ErGagit checks off another spot on the “Foodie Bucket List”….noma!

A little food history to set the tone: 

In November 2004, on the initiative of the Danish chefs René Redzepi and Claus Meyer of the then newly opened noma restaurant, chefs and food professionals from all the Nordic countries met in Copenhagen to discuss how best to develop what they called the "New Nordic Cuisine." In particular, they sought to emphasize the need for what they described as "purity, simplicity, and freshness" as well as increased use of seasonal foods. Restaurants were encouraged to develop traditional dishes making use of ingredients benefitting from the local region's climate, water, and soil. This included edible flowers, moss, hay and other local ingredients foraged and taken from the land.

10 years later, noma has gone on to not only set the standard for New Nordic cuisine, but also to lead the movement towards sustainable dining and garner Top Restaurant awards from multiple publications for its unique dishes and dining experience.

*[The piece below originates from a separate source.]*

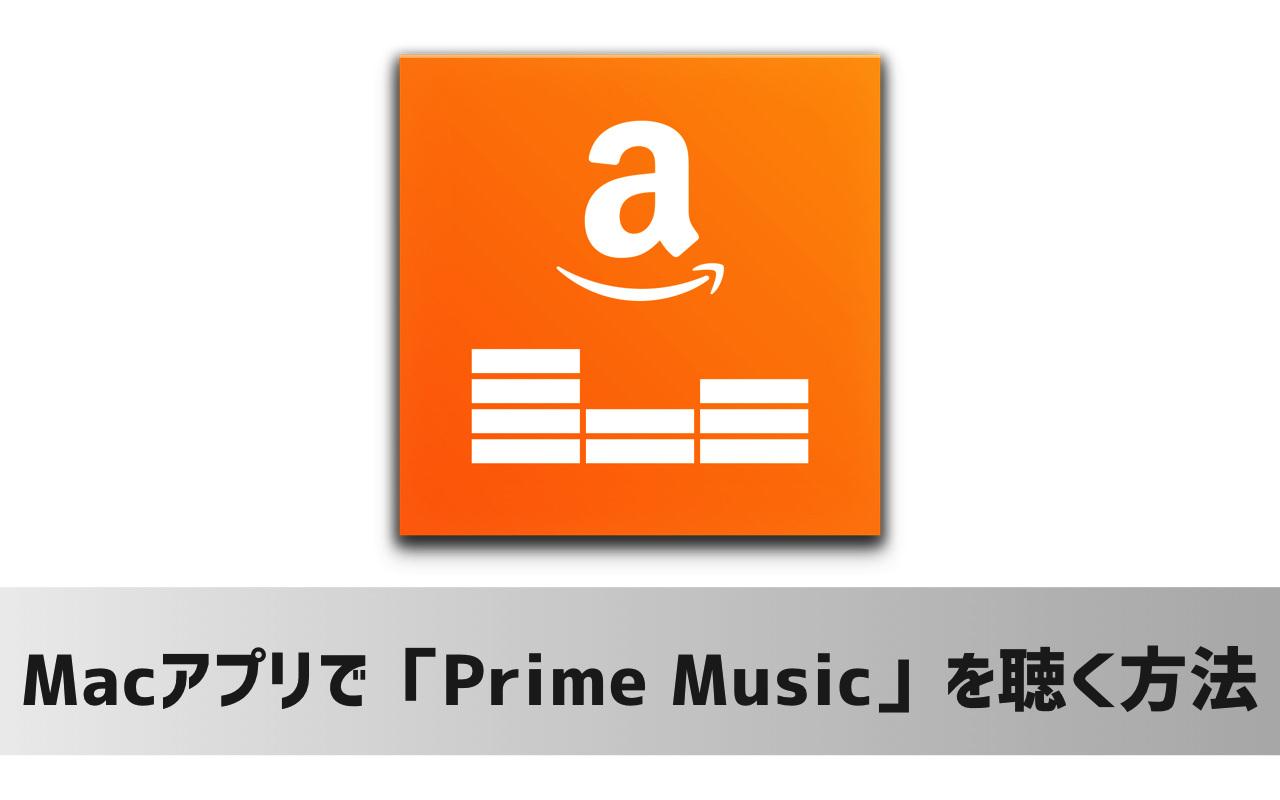 MacアプリでAmazonの「Prime Music(プライム・ミュージック)」を聴く方法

The Gagit’s and friends have been to noma before, but we believed its Number 2 rating in 2012 would become number 1 again for 2013, and it did.

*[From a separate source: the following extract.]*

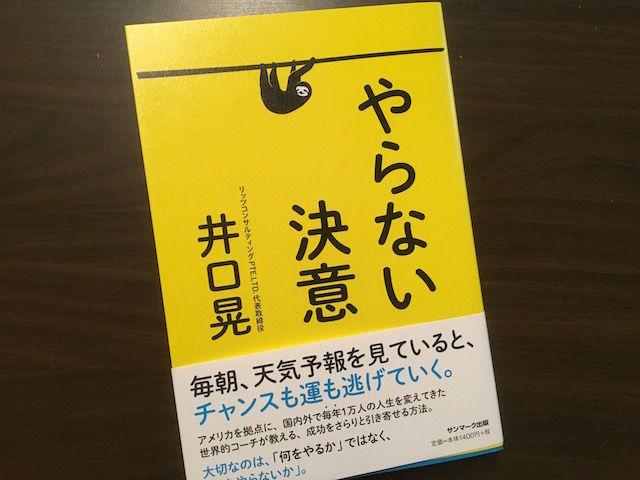 井口晃 やらない決意 サンマーク出版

Noma is not only the number 1 restaurant in the world it is also the toughest reservation in the world. However, thanks to our connection on Twitter, Gagit just asked @ReneRedzepiNoma and the requested reservation was secured (hint hint). We secured a reservation to dinner this trip and as we walked in we were warmly greeted by Rene, as shown, and welcomed back to his “home” for a five hour experience of food and drink, service, and friendliness. This is what noma is all about.

We are seated by the hostess and introduced to our lead server of the night Cat, although by the end the night we might have met the whole staff of 50.

We order our first bottle of wine and a member of the staff, both chefs and servers begin the nights experience.